Wie kam es zu der sehr frühen Beschäftigung mit dem Thema ESG?

Wir haben bereits 2012 die UN PRI (Principles for Responsible Investment als Finanzinitiative der UN) unterschrieben. Wir haben insbesondere zum Schwerpunkt “E” mit Anlagen in Solar-, Wind- und Wasserkraft bereits unseren Beitrag geleistet. Inzwischen befassen wir uns vertiefter mit den Themenschwerpunkten “S” und “G”. Es ist es uns als Altersvorsorgeeinrichtung ein besonderes Anliegen, den nachfolgenden Generationen eine lebenswerte Welt zu hinterlassen. Allerdings habe ich persönlich große „Bauchschmerzen“, wenn seitens internationaler und nationaler Gremien versucht wird, den institutionellen Investoren und Asset-Managern einen Werte-Kanon verbindlich vorzugeben.

Wie sehen Sie die neue Generation der Asset-Manager auf Seiten der institutionellen Anleger?

Wir befinden uns in einer herausfor- dernden Zeit mit vielen Krisen. Die jüngere Generation sollte mit älteren Kollegen, die auch schon „Nackenschläge” einstecken mussten, eng zusammenarbeiten.
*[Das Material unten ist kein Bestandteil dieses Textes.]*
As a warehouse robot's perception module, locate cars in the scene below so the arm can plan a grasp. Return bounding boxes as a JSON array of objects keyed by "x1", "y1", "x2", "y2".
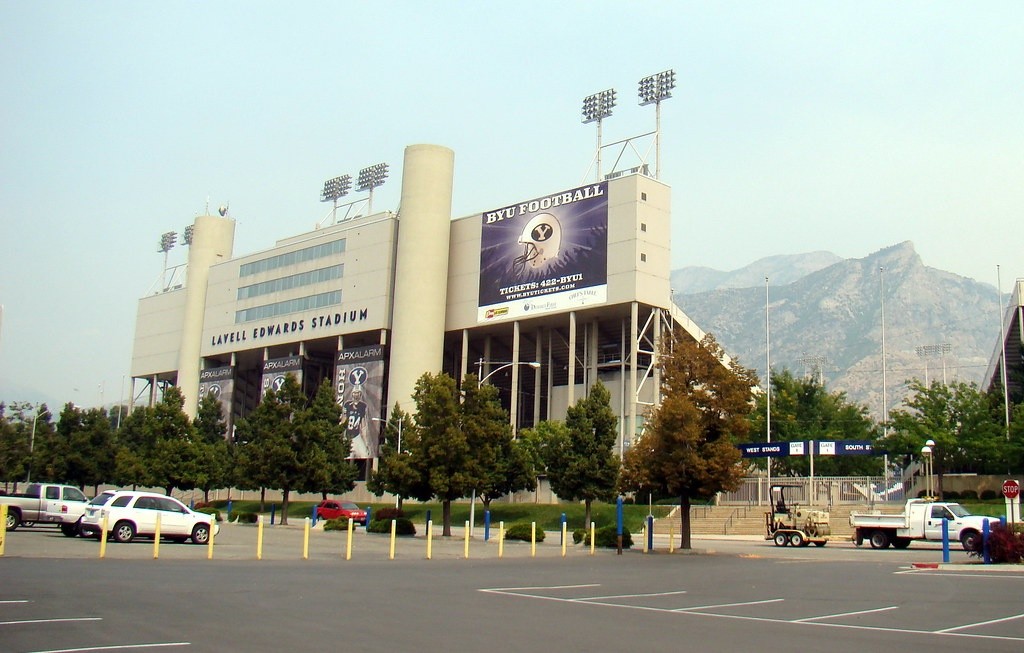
[{"x1": 316, "y1": 499, "x2": 367, "y2": 526}]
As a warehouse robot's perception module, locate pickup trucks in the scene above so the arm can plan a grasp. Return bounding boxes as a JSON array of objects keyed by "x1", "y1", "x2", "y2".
[
  {"x1": 0, "y1": 482, "x2": 92, "y2": 537},
  {"x1": 849, "y1": 496, "x2": 1001, "y2": 551}
]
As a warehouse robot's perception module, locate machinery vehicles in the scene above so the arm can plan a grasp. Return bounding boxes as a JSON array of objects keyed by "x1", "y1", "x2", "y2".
[{"x1": 764, "y1": 483, "x2": 831, "y2": 548}]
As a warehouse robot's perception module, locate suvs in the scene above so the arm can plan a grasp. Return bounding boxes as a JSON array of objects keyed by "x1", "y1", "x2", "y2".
[{"x1": 81, "y1": 489, "x2": 220, "y2": 545}]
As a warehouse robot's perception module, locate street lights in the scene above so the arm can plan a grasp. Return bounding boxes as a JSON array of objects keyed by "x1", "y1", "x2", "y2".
[
  {"x1": 157, "y1": 230, "x2": 177, "y2": 292},
  {"x1": 924, "y1": 439, "x2": 936, "y2": 497},
  {"x1": 582, "y1": 89, "x2": 618, "y2": 183},
  {"x1": 920, "y1": 446, "x2": 932, "y2": 496},
  {"x1": 320, "y1": 174, "x2": 353, "y2": 225},
  {"x1": 470, "y1": 357, "x2": 542, "y2": 537},
  {"x1": 355, "y1": 163, "x2": 390, "y2": 216},
  {"x1": 371, "y1": 416, "x2": 402, "y2": 511},
  {"x1": 637, "y1": 69, "x2": 676, "y2": 180},
  {"x1": 26, "y1": 406, "x2": 64, "y2": 482}
]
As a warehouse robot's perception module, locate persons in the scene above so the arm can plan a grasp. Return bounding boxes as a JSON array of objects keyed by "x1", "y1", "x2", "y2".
[{"x1": 341, "y1": 385, "x2": 370, "y2": 454}]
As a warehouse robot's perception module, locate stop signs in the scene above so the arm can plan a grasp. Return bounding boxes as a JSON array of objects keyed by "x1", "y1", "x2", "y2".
[{"x1": 1002, "y1": 479, "x2": 1020, "y2": 500}]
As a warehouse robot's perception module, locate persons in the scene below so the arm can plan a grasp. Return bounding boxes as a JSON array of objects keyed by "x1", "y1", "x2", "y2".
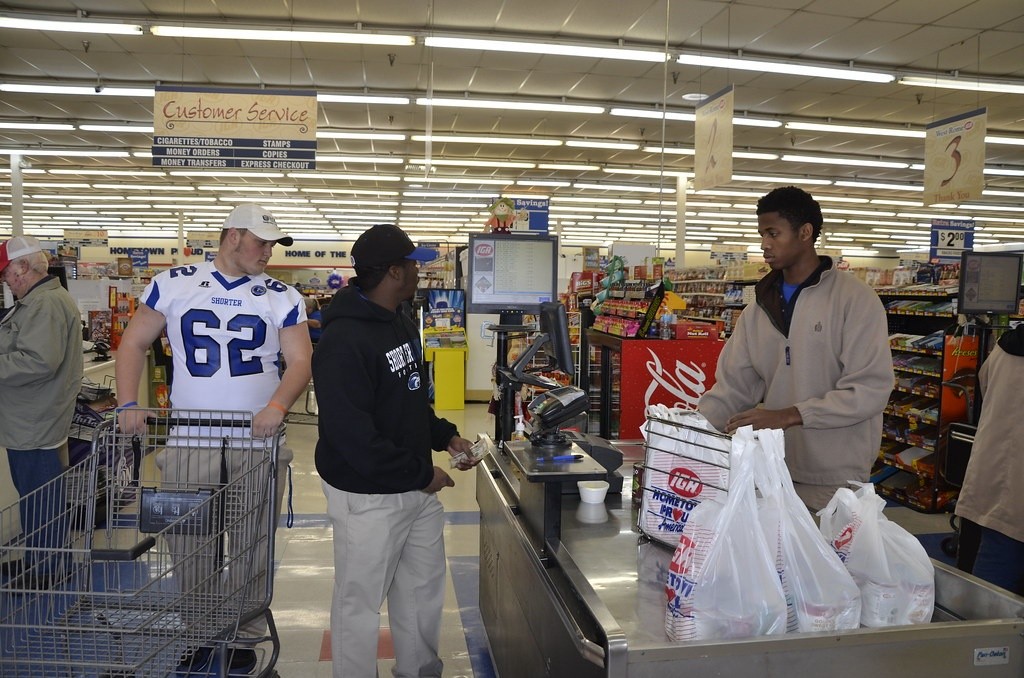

Wir haben bei der Auswahl von Managern seit vielen Jahren Wert darauf gelegt, insoweit diverse Teams zu mandatieren.

Wie sieht der Wettbewerb für die Assetklasse Immobilie aus?

Immobilien waren in den letzten 10 bis 12 Jahren „the place to be“. Auch künftig werden Immobilienanlagen unverzichtbarer Bestandteil eines institutionellen Anlageportfolios sein. Zunächst gilt es, in diesem und im nächsten Jahr die bestehenden Anlagen durch „schwere See” zu navigieren. Es wird künftig sicher wieder gute Investitionsmöglichkeiten für Anleger geben, die Quote, Liquidität und Mut mitbringen.

Schwankende Börsen, Anleihe-Renditen, die von der Inflation aufgefressen werden, und schwierige Immobilienmärkte. Wie beurteilen Sie die Lage?

Bei der Fülle an Herausforderungen und der Unsicherheit, wie sich die Wirtschaft künftig entwickelt, möchte ich mein Credo zitieren: „Demut und Diversifikation“. Ich weiß nicht, wie sich die Märkte entwickeln werden, also muss man versuchen, das anvertraute Portfolio so aufzustellen, dass es auch Krisenzeiten übersteht. Im Augenblick ist es daher wichtig, an den Bestandsinvestments zu arbeiten und sich auf einen optimalen Start aus der Krise vorzubereiten.